Overview of Weather Markets
From heat waves to arctic cold outbreaks, weather can have a significant impact on business. Temperature-based index futures and options from CME Group provide a way for market participants to manage weather-related risk.
CME Group offers Weather products on Heating Degree Days (HDD), Cooling Degree Days (CDD), and Cumulative Average Temperature (CAT). These products provide end users the ability to manage weather risks when temperatures deviate from monthly or seasonal averages.
Heating Degree Days (HDD) and Cooling Degree Days (CDD) futures contracts
A “degree day” is a measure of how much a day’s temperature deviates from 65 degrees Fahrenheit, or 18 degrees Celsius. This baseline temperature was established by utility companies after observing that air conditioners and furnaces are usually turned on when the temperature rises above or falls below this benchmark.
HDD and CDD futures and options are available on 13 cities across the U.S., from New York to Portland. They are also available on four European cities – Essen, London, Amsterdam and Paris.
What does it mean to have a HDD or CDD contract on a certain city?
Say the average of a day’s maximum and minimum temperature on a midnight-to-midnight basis in New York is 55 degrees Fahrenheit. Since the baseline is 65 degrees Fahrenheit, that would mean the HDD is 10 and the CDD is zero. HDDs and CDDs will never fall below the baseline, and as a result can never be negative.

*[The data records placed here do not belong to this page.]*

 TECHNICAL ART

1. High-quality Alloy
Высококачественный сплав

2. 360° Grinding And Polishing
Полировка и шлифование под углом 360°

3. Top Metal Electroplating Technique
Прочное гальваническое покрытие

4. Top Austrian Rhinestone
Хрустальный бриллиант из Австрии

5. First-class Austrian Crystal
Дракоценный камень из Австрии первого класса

If the average daily temperature is 55 degrees Farenheit all 31 days of the month, the cumulative monthly HDD would equal 310. Value at settlement for Weather contracts is determined by multiplying the cumulative HDD or CDD by the contract unit. For all U.S. cities, the contract unit is $20 times the respective HDD or CDD Index. In this example, that would mean the value of the HDD futures contract would equal $6,200.
The contract unit is 20 pounds sterling for London contracts, 20 euros for the E.U. locations, and 2,500 Japanese yen for the Tokyo contracts.

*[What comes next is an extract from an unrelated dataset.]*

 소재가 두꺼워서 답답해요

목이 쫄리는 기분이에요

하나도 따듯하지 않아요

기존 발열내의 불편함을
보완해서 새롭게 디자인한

Cumulative Average Temperature (CAT) futures contracts
Cumulative Average Temperature (CAT) is another type of Weather contract available at CME Group. While the HDD and CDD compare average daily temperature to a base temperature, CAT contracts take the average daily temperature as is and sum it over the period of the contract.
CAT futures and options are available on four European cities – Essen, London, Amsterdam and Paris – as well as Tokyo.

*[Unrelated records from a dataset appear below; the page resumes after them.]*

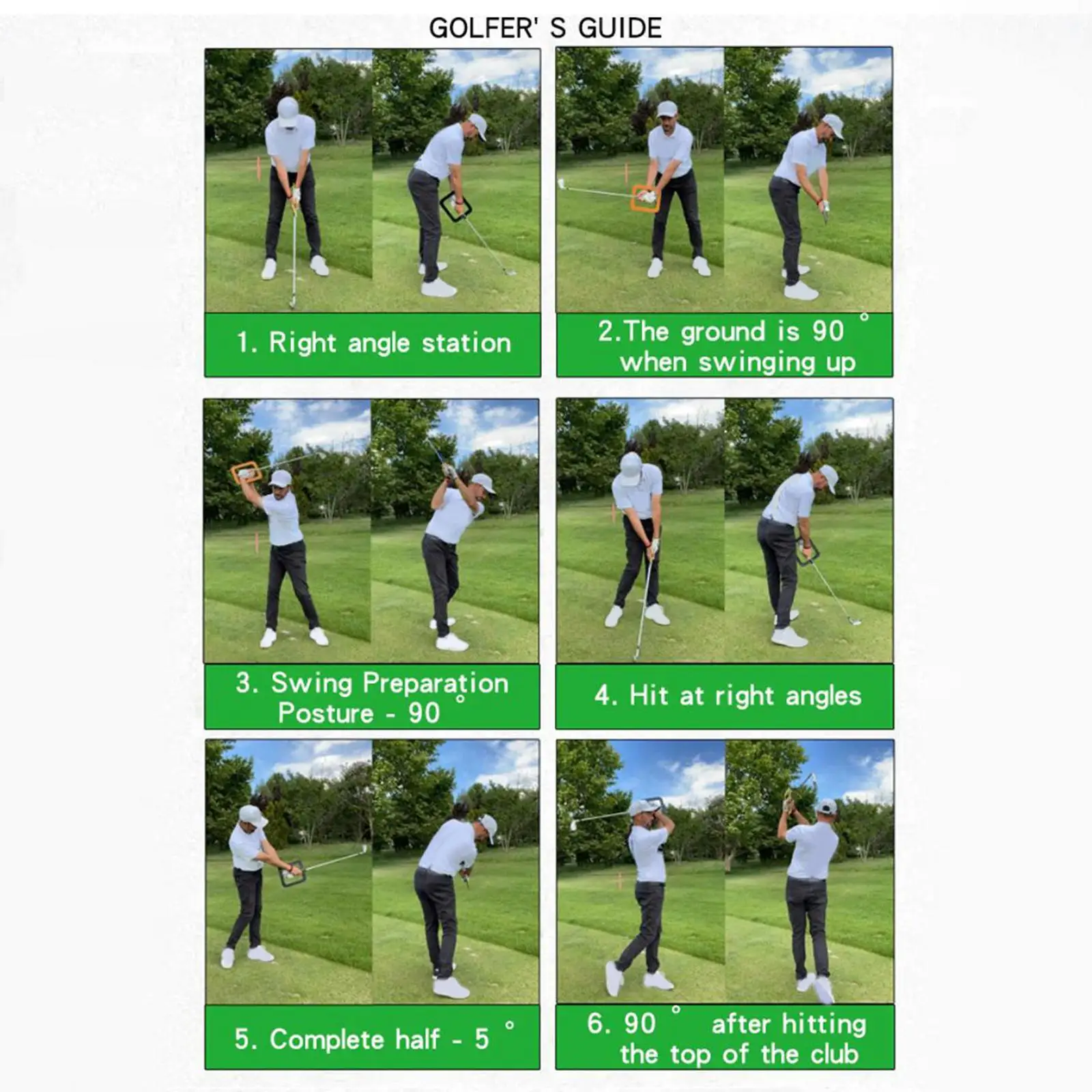 GOLFER' S GUIDE

1. Right angle station

2.The ground is 90 ° when swinging up

3. Swing Preparation Posture - 90 °

4. Hit at right angles

5. Complete half - 5 °

6. 90 ° after hitting the top of the club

Let’s look at an example for Tokyo. In a 30-day month, assume the average daily temperature for each of the first 15 days was 10 degrees celsius, and 20 degrees celsius for the remaining 15 days. The CAT would equal 450.
To determine the value of the CAT futures contract, multiply 450 by ¥2,500 to get ¥1,125,000.
Conclusion
As climate-related events continue to influence business operations around the world, the CME Group Weather complex offers a way for market participants to manage their risk.